HOPE – CVS has reportedly bought out Hope’s only pharmacy, with Hope Wellness Pharmacy’s last day set for today.
The pharmacy at 645 Harrison St. is closing today, said co-owner Lester Burris.
When it opened in January 2017, the pharmacy in a former Hope bank building became the third drug store operated by Panacea Pharmacy, Inc. of Bloomington. Burris says the sale also includes his company’s Bloomington facility.
The four-and-a-half years that Hope Wellness operated was marked by ups and downs. In 2019, pharmacist Tim Jarrigan informed the town council that his business was struggling to stay afloat. One significant problem he described was that "independents don’t have the purchasing power of large pharmacy chains."
The 57-year-old CVS chain, headquartered in Lowell, Massachusetts, has near 10,000 outlets in the United States, according to its website.
But 2019 was also the year that Hope Wellness began using a telepharmacy format that connected customers in Hope with pharmacists in Bloomington.

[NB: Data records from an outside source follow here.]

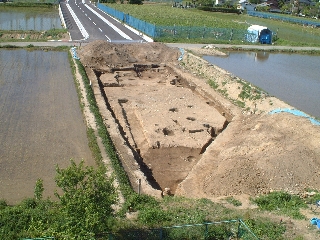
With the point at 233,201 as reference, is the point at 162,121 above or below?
above

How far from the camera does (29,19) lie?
60.7m

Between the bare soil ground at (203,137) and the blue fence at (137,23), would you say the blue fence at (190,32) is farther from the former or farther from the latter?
the bare soil ground at (203,137)

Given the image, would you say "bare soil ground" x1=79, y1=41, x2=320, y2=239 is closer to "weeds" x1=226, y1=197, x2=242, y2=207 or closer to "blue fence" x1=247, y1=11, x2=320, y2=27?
"weeds" x1=226, y1=197, x2=242, y2=207

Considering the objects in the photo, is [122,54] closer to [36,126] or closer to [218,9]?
[36,126]

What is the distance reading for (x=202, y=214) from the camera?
39.7ft

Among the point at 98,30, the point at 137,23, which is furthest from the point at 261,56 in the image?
the point at 98,30

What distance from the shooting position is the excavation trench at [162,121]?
1738 centimetres

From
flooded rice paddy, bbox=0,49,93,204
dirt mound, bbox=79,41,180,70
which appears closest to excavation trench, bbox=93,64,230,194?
dirt mound, bbox=79,41,180,70

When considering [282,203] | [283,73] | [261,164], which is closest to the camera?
[282,203]

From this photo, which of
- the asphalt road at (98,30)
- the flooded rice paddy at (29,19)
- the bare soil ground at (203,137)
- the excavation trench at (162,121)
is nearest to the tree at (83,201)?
the bare soil ground at (203,137)

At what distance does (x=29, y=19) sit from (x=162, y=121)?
1889 inches

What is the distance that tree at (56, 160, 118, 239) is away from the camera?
8.91 metres

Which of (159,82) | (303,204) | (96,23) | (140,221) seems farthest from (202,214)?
(96,23)

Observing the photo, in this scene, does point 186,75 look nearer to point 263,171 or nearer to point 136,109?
point 136,109
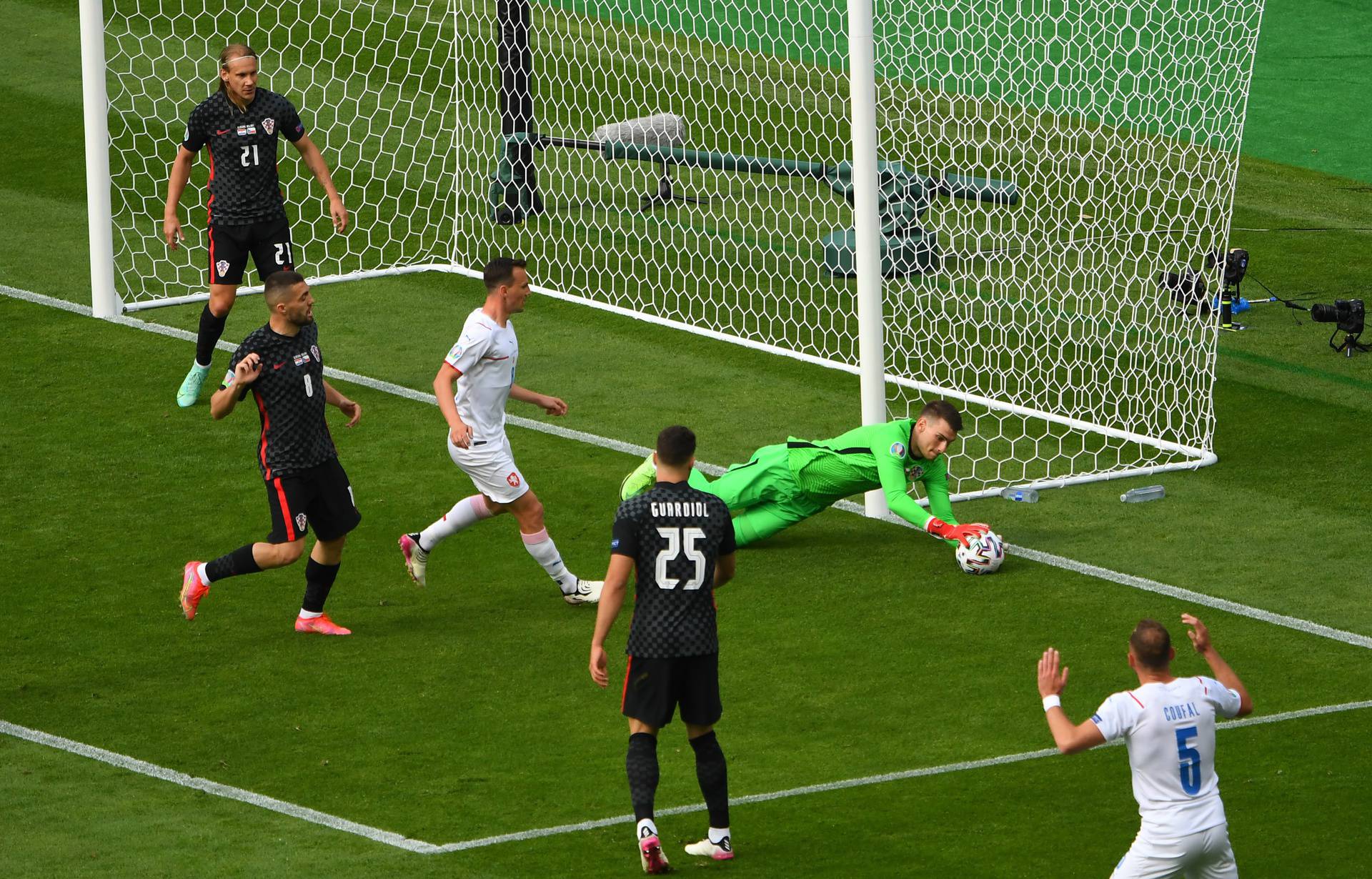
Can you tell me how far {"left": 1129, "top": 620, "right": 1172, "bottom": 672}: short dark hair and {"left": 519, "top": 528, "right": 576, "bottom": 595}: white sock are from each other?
13.2ft

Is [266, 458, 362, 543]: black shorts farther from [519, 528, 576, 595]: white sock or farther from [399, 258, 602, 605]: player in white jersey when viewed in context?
[519, 528, 576, 595]: white sock

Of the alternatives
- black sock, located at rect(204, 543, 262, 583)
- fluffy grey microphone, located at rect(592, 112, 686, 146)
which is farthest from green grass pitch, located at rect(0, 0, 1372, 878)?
fluffy grey microphone, located at rect(592, 112, 686, 146)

That meant fewer licensed pharmacists were required to be physically in Hope, which helped smooth over the financial challenges, Jarrigan said.
In May 2020, the Hope Wellness Pharmacy was doing well enough to start providing both in-town and out-of-town deliveries throughout Bartholomew County.

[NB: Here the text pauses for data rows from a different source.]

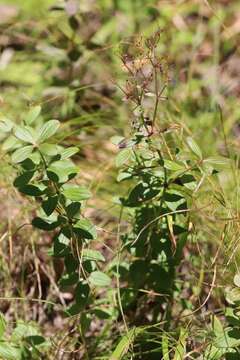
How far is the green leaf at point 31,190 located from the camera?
1.67m

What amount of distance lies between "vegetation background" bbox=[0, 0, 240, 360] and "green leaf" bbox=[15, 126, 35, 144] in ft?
0.80

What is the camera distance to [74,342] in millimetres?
1889

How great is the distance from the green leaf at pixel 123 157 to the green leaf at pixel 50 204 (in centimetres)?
15

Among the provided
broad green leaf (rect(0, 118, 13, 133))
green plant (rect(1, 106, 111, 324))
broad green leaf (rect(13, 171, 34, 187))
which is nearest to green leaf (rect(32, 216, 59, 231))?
green plant (rect(1, 106, 111, 324))

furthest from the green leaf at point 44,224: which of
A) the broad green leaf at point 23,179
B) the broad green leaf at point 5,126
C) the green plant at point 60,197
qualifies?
the broad green leaf at point 5,126

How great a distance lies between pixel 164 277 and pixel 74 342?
269mm

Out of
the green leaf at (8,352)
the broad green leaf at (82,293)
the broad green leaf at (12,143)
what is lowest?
the green leaf at (8,352)

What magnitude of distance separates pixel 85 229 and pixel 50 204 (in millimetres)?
92

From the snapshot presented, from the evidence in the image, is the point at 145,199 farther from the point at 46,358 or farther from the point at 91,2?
the point at 91,2

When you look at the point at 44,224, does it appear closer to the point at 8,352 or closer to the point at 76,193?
the point at 76,193

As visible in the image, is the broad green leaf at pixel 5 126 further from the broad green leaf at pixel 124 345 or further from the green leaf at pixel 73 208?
the broad green leaf at pixel 124 345

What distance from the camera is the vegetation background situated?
181cm

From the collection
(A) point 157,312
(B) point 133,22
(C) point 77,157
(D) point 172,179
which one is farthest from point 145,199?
(B) point 133,22

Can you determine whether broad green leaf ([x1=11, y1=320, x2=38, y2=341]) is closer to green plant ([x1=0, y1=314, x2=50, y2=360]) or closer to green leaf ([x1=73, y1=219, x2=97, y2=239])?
green plant ([x1=0, y1=314, x2=50, y2=360])
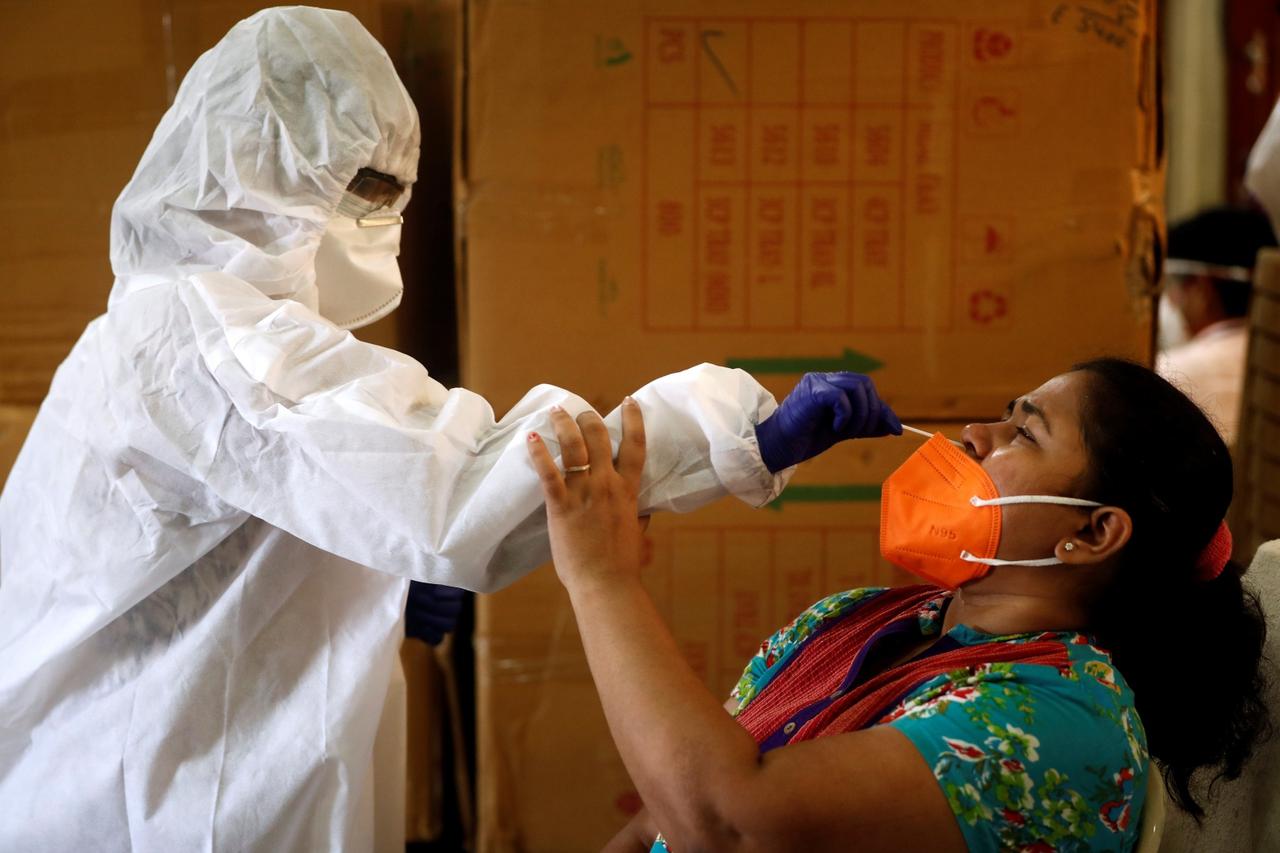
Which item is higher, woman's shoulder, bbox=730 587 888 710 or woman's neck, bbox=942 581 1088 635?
woman's neck, bbox=942 581 1088 635

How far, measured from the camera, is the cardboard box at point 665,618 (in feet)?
5.76

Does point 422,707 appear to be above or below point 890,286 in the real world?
below

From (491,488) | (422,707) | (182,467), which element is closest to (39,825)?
(182,467)

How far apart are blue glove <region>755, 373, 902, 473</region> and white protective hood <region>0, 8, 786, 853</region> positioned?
2cm

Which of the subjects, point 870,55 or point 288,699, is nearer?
point 288,699

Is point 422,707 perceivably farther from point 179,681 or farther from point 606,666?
point 606,666

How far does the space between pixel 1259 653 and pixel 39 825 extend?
122 cm

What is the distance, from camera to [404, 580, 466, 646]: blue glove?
155 cm

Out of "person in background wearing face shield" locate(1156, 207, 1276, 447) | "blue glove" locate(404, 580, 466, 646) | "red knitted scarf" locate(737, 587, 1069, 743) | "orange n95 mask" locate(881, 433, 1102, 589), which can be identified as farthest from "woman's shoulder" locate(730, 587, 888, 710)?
"person in background wearing face shield" locate(1156, 207, 1276, 447)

Burris said the closing had nothing to do with customer support.
"The citizens of Hope did their part," Burris said. "It’s just that insurance reimbursements aren’t so great these days."
The community had gone about 30 years without its own pharmacy when the upcoming opening of Hope Wellness was announced during a “State of the Town” address in December 2016.

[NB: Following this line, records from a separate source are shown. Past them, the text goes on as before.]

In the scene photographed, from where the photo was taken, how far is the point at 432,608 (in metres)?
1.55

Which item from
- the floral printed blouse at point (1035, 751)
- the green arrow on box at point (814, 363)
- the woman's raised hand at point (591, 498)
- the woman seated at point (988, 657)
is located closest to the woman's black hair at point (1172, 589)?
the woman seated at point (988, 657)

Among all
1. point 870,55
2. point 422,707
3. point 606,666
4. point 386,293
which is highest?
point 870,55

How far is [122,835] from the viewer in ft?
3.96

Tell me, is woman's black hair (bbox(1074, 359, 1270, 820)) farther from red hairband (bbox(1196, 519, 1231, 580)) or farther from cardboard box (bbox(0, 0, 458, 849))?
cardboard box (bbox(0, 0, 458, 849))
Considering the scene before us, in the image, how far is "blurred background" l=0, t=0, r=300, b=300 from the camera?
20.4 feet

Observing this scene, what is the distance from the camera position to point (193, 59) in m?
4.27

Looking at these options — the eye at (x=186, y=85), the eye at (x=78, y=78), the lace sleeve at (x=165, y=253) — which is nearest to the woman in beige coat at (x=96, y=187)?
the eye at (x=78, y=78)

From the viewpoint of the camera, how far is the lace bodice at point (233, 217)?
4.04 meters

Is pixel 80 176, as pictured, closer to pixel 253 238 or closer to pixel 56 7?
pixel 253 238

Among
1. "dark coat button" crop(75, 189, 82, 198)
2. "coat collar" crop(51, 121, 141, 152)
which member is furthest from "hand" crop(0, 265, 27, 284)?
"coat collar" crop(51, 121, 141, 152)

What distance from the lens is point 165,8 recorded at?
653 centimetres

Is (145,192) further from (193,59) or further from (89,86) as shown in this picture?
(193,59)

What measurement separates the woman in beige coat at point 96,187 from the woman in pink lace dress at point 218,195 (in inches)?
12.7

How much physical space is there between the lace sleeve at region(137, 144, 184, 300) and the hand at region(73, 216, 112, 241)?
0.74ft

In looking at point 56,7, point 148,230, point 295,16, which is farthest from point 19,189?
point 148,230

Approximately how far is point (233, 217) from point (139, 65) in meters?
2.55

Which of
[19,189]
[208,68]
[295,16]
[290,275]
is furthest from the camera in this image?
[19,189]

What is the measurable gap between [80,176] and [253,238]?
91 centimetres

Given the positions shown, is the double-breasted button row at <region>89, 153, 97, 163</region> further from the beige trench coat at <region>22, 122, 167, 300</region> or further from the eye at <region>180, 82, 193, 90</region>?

For most of the 20th century, there was at least one, if not two, drug stores operating in the Hope area. But prior to Hope Wellness, the last drug store was Mills Pharmacy, which was located next to the former Clouse’s Supermarket on the north side of the square until at least 1987.
Both the drug store and the supermarket were two of several “mom and pop” operations that closed during the economic downturn in the late ’80s.
The need for a pharmacy was specifically mentioned in the comprehensive plan developed for the town of Hope in 2006. That same year, Community Center of Hope founding director Julie Glick Begin said the town needs to make acquiring its own pharmacy a top priority.
At that time, about 10 percent of the Hope’s population is age 65 or older, with many homebound due to disability. Statistics also showed a large number of the town’s residents had trouble finding transportation to larger communities with pharmacies, town officials said.